LETTRE AUX ÉTUDIANTS DU QUÉBEC

Pour une sortie de crise réussie

Par sa capacité de mobilisation, sa discipline et sa résilience, le mouvement étudiant s’est révélé être un puissant moteur de questionnement social, au point de devenir une source d’inspiration au plan international. Mais il doit continuer à garder l’initiative et le flou actuel ne peut rien lui apporter de bon.

Conflit étudiant - sortir de l'impasse

État des lieux
Le gouvernement a présenté la hausse des droits comme une solution aux besoins des universités. Les étudiants l’ont pris au mot, en demandant quels étaient ces besoins ? On ne leur a pas répondu. Leur contestation tire sa légimité de cette exigence pleine de bon sens : savoir pourquoi on paie. La réponse ne peut être purement comptable, elle exige aussi une réflexion sur la finalité de l’université et c’est bien là ce qui dérange l’ordre établi, d’où la crise.
Lors de la dernière ronde de négociations le gouvernement entre les étudiants (du 28 au 31 mai 2012), ceux-ci ont soumis des propositions qui auraient permis à tous de «sauver la face» et d’instaurer une période d’accalmie permettant une rentrée scolaire paisible et le déclenchement d’états généraux sur l’éducation dans un climat plus serein. Au lieu de cela, le gouvernement a cessé unilatéralement les négociations, au motif que les propositions soumises par les étudiants étaient inacceptables pour des raisons de politique et d’image publique, ainsi que la ministre Courchesne l’a suavement admis. Cela confirme que Jean Charest n’a jamais voulu négocier sur la hausse des droits et qu’il cherche à laisser durer la crise dans l’espoir de gains électoraux (accusation dont il s’était pourtant défendu sur un ton de tragédien en accusant Mme Marois, notamment, de soupçons ignobles et grotesques).
Son calcul pourrait bien réussir, car toute une frange de la population s’en tient à une compréhension très superficielle des évènements : quelques épisodes de casseurs, des revendications constamment décriées par d’influents médias populistes, des commerçants excédés (à juste titre dans leur cas, il faut bien le dire), et voilà des milliers de voteurs prêts à reconduire un gouvernement désormais perçu comme le protecteur des valeurs, de la sécurité, du café bien chaud et du pâté chinois. Oui, il y a des gens qui ont peur ; de probables désordres estivaux les effrayeraient encore davantage.
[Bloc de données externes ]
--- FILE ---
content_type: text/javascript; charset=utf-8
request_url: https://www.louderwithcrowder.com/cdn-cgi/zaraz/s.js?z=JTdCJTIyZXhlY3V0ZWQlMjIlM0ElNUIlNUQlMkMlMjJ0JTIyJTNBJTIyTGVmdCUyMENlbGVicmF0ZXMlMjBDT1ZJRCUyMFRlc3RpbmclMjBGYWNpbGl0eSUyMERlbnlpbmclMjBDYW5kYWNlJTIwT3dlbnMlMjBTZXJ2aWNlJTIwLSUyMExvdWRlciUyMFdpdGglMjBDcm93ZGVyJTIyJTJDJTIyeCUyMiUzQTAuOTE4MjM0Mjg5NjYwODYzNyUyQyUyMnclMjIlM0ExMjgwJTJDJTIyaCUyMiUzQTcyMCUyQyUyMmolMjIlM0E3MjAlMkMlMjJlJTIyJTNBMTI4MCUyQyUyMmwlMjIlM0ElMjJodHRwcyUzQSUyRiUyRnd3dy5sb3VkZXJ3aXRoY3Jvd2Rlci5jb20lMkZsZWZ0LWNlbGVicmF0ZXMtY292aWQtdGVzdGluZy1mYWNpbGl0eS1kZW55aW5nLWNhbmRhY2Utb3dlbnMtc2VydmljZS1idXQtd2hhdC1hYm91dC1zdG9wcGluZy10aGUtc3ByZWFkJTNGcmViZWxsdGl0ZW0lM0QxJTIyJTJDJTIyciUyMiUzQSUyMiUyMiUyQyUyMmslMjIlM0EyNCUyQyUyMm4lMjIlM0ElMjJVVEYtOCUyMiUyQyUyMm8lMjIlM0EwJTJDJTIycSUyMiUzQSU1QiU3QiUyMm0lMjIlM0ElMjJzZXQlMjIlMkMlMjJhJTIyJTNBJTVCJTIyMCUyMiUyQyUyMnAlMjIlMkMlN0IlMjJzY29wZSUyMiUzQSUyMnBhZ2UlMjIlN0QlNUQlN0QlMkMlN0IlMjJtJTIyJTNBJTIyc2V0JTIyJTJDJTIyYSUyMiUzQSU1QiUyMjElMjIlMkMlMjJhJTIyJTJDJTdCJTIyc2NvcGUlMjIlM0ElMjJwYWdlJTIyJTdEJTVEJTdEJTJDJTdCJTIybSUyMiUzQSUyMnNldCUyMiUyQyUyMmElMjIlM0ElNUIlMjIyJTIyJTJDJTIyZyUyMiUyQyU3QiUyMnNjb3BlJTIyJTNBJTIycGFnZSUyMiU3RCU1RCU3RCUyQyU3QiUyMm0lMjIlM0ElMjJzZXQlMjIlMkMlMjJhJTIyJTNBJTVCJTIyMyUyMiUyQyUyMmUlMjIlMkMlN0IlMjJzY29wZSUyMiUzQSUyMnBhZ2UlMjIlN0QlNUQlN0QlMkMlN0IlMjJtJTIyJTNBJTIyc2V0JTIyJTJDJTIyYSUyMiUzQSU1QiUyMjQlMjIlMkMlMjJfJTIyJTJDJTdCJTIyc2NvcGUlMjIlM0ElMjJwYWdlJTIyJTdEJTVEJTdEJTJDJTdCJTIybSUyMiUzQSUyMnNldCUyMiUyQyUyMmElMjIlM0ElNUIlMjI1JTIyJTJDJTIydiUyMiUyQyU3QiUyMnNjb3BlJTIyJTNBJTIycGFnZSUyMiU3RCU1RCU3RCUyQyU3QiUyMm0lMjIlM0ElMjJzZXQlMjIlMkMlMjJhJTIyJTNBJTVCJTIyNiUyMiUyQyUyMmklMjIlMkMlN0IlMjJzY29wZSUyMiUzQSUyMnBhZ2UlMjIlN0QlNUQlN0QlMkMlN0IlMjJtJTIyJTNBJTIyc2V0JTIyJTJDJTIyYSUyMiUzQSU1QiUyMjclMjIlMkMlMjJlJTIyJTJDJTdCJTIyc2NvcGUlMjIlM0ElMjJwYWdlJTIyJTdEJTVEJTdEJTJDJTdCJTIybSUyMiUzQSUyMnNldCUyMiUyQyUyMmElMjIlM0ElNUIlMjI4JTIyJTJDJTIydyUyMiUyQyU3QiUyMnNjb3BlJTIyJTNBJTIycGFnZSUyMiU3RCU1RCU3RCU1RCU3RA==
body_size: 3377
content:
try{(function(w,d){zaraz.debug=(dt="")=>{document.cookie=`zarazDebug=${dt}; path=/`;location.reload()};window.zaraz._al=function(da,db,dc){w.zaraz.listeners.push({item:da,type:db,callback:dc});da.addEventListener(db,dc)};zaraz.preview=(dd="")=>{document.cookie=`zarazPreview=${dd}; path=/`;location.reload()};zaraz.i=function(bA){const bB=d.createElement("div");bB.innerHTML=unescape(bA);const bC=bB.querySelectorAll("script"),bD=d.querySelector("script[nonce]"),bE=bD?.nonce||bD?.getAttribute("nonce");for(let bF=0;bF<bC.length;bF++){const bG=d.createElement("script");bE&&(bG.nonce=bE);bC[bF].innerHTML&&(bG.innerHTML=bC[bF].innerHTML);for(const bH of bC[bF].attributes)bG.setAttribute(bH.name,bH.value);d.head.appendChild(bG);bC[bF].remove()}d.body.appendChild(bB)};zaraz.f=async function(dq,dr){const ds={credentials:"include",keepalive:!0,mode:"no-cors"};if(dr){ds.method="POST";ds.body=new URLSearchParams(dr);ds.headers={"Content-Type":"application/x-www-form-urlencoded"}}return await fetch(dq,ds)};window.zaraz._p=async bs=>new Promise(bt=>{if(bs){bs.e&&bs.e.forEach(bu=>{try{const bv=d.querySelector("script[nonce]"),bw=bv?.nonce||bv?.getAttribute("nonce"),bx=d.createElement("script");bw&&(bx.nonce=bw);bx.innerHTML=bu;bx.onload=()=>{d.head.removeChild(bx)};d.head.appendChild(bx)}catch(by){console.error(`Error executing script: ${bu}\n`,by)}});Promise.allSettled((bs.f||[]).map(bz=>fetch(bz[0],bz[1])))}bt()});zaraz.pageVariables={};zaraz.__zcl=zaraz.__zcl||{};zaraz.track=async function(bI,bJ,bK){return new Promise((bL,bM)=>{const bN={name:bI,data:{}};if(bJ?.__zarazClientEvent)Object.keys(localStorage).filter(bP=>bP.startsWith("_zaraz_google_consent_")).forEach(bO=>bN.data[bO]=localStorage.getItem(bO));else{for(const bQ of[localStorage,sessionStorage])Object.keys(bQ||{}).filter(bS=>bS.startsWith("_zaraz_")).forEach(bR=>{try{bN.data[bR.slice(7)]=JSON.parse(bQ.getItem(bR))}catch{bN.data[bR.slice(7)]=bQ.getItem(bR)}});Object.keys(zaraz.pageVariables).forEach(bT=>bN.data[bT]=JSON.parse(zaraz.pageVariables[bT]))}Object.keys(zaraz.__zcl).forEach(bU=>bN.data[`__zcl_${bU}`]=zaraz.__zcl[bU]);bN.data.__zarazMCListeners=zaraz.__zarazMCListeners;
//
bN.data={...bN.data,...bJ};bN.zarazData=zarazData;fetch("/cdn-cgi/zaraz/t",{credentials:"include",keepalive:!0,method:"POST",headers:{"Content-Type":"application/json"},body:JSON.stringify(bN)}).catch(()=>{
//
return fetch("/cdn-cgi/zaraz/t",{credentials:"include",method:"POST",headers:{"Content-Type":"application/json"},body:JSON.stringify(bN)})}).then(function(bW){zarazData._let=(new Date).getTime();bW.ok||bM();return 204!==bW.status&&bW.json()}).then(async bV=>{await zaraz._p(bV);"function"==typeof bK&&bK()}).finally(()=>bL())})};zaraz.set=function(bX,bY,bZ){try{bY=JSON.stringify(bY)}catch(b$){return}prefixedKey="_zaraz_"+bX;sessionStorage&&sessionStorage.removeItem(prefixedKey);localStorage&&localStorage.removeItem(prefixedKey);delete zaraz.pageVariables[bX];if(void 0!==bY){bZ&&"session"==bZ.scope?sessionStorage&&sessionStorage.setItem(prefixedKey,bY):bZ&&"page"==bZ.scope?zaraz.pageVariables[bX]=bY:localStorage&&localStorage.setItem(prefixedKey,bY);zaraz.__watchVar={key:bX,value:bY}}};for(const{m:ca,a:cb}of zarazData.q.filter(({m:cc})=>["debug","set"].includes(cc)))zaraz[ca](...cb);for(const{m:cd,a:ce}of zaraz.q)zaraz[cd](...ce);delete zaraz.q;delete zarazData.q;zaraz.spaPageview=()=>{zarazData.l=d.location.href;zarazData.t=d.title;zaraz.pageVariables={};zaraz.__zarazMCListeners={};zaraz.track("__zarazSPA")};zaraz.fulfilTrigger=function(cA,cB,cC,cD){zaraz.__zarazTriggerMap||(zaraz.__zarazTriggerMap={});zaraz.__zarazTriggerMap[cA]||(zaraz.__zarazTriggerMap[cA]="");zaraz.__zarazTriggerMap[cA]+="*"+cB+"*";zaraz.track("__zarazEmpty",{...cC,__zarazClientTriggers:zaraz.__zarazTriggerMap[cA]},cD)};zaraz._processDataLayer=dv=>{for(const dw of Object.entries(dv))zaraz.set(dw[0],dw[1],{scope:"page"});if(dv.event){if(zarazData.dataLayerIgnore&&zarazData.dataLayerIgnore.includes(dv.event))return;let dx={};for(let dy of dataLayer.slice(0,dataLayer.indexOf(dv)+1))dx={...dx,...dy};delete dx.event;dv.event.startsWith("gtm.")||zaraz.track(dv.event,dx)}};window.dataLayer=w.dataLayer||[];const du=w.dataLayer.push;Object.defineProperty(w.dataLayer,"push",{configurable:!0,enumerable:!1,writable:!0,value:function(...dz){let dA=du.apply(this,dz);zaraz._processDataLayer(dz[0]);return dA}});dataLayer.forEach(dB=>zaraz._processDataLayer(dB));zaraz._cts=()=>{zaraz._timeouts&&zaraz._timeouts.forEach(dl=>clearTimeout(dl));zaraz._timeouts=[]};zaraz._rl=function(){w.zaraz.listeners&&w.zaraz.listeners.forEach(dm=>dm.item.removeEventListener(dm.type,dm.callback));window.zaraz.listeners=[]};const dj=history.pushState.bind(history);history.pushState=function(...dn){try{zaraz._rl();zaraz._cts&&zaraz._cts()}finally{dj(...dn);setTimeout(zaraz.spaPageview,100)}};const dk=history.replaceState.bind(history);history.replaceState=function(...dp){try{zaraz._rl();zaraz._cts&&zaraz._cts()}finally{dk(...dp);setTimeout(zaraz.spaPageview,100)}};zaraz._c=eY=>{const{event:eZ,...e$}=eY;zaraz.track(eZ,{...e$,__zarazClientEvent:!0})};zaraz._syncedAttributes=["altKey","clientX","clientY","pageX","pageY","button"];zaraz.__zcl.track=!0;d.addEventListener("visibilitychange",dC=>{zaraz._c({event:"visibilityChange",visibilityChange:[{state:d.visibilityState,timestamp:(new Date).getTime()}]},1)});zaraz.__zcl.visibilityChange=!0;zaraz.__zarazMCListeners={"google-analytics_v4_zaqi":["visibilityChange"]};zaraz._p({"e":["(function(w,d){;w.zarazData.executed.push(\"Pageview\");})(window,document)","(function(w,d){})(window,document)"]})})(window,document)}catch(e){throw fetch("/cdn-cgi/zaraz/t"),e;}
Les étudiants doivent dûment tenir compte de cela. À quoi bon renverser les Libéraux pour se retrouver éventuellement avec un gouvernement plus progressiste mais minoritaire, devant une opposition majoritaire en faveur de la hausse ?
Une offre stratégique
Par sa capacité de mobilisation, sa discipline et sa résilience, le mouvement étudiant s’est révélé être un puissant moteur de questionnement social, au point de devenir une source d’inspiration au plan international. Mais il doit continuer à garder l’initiative et le flou actuel ne peut rien lui apporter de bon.
Le ministre Bachand et le premier ministre Charest clament que la hausse des droits est une question qui doit se régler ultimement par des élections. Une fois de plus, les étudiants peuvent prendre le gouvernement au mot, en choisissant d’accepter la hausse de 250$ pour le seul et unique trimestre d’automne 2012, et de faire une rentrée sans histoire, à deux conditions : des élections au plus tard le lundi 15 octobre et le droit pour les étudiants de voter dans le comté où ils résident pour fins d’études. Même pas la peine d’inclure dans cette offre l’abolition de la loi 78, qui se discrétite elle-même et qui ridiculise le gouvernement qui l’a décrétée – bien que cela n’exclue pas la poursuite des manifestations de rue à son encontre. Si le gouvernement refuse cette proposition, on repart le carnaval des grèves étudiantes à l'automne. Peu de Québécois oseraient aujourd'hui ne pas prendre au sérieux un tel avertissement.
Cette stratégie serait perçue comme la preuve d’une maturité dont ce gouvernement idéologiquement buté n’aurait pas su faire preuve, elle mettrait une forte pression sur lui et elle désamorçerait les critiques contre les étudiants. Personne ne verrait là une victoire du gouvernement. La mobilisation estivale porterait alors sur les élections comme enjeu et sur l’explication du bien-fondé de la position étudiante (les dépliants dont parle Martine Desjardins) à une population qui a encore besoin d’être convaincue.
Une manifestation de calibre 22 à la fin août remettrait ces bonnes causes au cœur de l’actualité, sans toutefois compromettre la rentrée.